(Saved entries)

--- START ---

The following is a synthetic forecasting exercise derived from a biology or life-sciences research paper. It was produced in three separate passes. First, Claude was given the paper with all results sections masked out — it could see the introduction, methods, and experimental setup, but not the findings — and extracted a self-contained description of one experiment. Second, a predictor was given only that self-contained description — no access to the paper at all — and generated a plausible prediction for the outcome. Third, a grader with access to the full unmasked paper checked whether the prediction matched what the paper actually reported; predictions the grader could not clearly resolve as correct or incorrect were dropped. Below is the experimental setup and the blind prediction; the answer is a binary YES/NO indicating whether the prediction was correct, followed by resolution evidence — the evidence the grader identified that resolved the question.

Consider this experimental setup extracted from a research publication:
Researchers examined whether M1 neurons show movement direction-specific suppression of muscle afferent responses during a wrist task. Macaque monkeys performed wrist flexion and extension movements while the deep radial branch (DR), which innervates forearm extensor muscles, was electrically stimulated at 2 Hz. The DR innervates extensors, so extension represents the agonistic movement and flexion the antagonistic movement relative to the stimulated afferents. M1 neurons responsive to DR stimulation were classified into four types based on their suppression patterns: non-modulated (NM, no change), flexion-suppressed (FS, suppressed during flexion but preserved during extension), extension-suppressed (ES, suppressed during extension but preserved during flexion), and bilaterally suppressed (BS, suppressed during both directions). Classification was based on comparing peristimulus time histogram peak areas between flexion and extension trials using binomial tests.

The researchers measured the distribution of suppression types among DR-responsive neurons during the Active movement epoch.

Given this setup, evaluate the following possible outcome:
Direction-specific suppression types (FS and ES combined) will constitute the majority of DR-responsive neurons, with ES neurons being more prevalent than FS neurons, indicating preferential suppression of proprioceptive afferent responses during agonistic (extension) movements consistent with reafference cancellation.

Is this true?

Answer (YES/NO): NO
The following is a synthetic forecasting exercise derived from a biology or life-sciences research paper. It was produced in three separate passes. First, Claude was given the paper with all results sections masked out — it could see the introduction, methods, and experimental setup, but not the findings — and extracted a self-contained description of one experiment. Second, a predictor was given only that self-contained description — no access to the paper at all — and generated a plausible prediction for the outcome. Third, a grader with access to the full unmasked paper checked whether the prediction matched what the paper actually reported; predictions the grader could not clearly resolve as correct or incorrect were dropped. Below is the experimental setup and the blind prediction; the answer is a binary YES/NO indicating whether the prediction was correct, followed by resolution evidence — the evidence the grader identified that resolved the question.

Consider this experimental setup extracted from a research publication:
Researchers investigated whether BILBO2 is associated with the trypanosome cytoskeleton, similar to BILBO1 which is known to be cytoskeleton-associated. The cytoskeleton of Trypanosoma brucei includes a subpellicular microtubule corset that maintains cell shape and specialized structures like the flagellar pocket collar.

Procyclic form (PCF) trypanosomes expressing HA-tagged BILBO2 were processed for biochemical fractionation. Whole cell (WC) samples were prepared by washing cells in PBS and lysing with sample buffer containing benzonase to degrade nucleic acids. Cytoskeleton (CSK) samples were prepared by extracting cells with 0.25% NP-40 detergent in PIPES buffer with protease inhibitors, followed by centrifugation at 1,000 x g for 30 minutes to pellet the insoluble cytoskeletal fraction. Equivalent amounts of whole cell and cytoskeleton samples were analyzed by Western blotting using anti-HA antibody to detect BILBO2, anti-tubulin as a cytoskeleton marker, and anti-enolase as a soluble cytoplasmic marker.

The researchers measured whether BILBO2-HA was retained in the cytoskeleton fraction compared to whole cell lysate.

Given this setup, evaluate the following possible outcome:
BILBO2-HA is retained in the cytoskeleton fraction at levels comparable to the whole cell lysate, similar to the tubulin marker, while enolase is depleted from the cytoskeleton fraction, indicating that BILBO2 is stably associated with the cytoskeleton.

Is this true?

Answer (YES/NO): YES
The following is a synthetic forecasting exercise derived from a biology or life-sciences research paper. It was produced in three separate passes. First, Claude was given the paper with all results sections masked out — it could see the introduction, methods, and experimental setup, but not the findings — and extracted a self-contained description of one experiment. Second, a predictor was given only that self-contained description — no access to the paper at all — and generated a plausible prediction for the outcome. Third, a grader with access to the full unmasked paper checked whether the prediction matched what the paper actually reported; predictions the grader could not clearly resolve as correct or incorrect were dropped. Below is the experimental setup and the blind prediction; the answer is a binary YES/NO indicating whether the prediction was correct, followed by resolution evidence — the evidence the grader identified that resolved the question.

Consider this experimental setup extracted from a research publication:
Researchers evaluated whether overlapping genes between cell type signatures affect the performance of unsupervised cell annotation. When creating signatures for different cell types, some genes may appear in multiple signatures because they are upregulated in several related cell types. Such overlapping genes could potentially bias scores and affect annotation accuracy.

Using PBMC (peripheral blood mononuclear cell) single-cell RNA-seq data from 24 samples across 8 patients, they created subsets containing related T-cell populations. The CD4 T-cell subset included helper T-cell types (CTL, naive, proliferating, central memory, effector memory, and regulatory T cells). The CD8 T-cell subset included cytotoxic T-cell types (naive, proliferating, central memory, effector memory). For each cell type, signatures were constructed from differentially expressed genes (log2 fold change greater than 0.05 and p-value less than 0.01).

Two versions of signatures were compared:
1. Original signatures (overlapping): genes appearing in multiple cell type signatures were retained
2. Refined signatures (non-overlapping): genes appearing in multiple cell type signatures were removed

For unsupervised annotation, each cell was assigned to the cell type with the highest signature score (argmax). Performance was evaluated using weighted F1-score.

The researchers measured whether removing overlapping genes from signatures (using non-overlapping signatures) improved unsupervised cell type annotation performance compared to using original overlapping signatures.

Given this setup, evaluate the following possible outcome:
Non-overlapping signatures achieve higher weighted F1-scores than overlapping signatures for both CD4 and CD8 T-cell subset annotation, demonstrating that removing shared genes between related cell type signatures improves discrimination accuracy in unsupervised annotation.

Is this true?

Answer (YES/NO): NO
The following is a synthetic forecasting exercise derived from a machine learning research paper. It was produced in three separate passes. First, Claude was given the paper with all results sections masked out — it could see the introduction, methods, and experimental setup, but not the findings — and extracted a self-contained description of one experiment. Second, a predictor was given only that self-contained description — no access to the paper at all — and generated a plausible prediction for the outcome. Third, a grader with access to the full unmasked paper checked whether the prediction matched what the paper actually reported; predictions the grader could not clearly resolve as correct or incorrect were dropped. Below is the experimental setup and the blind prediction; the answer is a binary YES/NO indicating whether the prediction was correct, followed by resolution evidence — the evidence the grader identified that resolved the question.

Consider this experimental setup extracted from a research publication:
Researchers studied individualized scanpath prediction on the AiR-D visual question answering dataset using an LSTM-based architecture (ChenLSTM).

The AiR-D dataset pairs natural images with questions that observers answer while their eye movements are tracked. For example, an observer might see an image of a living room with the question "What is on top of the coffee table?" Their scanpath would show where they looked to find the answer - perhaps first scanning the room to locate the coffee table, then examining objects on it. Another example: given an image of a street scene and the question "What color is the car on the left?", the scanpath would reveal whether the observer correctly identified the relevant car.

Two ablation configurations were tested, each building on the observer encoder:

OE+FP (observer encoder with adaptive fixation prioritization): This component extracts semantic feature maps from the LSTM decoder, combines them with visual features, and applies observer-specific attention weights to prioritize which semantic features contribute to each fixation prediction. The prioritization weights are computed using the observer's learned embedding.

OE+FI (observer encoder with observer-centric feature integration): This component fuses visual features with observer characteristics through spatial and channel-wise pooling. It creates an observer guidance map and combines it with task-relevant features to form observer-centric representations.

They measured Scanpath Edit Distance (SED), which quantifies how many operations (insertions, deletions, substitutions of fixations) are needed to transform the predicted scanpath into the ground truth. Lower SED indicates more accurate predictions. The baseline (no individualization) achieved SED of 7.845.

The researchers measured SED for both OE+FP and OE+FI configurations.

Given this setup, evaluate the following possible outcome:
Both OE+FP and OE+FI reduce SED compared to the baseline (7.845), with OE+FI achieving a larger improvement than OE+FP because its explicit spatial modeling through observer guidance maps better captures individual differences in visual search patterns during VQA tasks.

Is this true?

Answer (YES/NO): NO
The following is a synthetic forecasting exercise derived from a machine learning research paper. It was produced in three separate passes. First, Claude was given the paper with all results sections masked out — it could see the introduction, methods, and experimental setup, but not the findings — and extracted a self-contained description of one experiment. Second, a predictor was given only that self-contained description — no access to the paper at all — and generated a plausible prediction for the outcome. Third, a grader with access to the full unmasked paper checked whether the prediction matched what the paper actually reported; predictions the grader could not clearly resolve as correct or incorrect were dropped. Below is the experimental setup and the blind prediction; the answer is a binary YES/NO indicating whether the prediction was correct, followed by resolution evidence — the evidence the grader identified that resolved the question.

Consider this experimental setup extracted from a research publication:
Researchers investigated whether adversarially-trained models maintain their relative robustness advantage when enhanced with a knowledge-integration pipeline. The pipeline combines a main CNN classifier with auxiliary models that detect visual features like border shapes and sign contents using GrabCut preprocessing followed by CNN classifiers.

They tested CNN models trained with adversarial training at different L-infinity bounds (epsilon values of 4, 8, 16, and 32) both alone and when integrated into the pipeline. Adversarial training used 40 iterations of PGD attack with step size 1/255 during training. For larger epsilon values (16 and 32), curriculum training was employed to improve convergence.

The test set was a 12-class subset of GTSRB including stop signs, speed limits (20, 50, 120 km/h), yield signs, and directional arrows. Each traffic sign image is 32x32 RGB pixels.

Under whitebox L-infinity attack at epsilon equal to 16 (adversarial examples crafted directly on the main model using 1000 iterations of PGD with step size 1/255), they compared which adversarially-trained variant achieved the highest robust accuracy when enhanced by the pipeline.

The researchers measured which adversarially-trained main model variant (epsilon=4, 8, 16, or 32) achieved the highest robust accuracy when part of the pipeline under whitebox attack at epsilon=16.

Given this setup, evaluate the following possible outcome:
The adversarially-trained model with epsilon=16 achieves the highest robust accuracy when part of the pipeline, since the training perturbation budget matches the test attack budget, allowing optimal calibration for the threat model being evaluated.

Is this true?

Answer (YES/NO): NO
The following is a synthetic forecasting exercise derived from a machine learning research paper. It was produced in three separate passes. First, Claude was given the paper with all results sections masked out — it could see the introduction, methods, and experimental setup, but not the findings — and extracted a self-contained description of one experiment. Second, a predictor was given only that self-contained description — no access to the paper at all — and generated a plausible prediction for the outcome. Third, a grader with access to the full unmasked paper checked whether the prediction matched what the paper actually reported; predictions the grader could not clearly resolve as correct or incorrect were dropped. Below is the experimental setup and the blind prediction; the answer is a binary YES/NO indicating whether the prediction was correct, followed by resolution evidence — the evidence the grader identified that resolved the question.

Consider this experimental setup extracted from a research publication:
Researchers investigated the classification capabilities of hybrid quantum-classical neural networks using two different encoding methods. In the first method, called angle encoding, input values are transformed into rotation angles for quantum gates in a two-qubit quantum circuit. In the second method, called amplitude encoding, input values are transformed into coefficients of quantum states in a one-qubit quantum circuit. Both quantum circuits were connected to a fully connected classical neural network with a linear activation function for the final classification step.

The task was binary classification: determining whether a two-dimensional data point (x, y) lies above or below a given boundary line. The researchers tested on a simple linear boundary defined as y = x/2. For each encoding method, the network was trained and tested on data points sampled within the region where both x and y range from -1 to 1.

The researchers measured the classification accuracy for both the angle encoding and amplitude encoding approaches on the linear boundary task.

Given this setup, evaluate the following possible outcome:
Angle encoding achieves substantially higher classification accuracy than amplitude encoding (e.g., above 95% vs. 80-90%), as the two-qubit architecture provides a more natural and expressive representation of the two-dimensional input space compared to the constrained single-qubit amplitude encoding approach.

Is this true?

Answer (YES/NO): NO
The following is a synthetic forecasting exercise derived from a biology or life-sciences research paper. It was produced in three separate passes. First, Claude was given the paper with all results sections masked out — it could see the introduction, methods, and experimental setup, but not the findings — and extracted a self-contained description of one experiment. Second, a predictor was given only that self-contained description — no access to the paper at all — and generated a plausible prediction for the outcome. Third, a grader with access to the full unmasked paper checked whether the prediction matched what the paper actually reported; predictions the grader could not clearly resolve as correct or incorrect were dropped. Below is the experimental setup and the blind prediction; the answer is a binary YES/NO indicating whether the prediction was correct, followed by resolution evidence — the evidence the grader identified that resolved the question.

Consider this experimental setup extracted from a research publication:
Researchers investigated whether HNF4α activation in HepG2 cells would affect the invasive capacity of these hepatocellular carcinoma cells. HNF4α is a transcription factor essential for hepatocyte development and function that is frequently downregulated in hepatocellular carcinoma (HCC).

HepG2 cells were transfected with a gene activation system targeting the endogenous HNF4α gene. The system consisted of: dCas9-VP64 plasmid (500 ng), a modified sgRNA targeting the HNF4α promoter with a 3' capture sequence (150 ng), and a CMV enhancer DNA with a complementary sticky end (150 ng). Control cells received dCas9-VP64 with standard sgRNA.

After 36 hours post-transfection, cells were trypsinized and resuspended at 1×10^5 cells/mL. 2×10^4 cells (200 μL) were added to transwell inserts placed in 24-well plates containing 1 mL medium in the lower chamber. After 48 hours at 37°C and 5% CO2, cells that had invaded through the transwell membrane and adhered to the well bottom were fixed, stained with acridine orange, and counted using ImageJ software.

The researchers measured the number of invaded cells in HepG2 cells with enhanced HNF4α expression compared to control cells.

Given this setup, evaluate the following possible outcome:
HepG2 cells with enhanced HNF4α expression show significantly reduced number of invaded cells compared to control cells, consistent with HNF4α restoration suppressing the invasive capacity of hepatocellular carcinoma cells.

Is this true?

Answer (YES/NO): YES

--- END ---

**ACTIVITY**
For every line above that holds the word "configurations", report the whole line.

**RESULT**
Two ablation configurations were tested, each building on the observer encoder:
The researchers measured SED for both OE+FP and OE+FI configurations.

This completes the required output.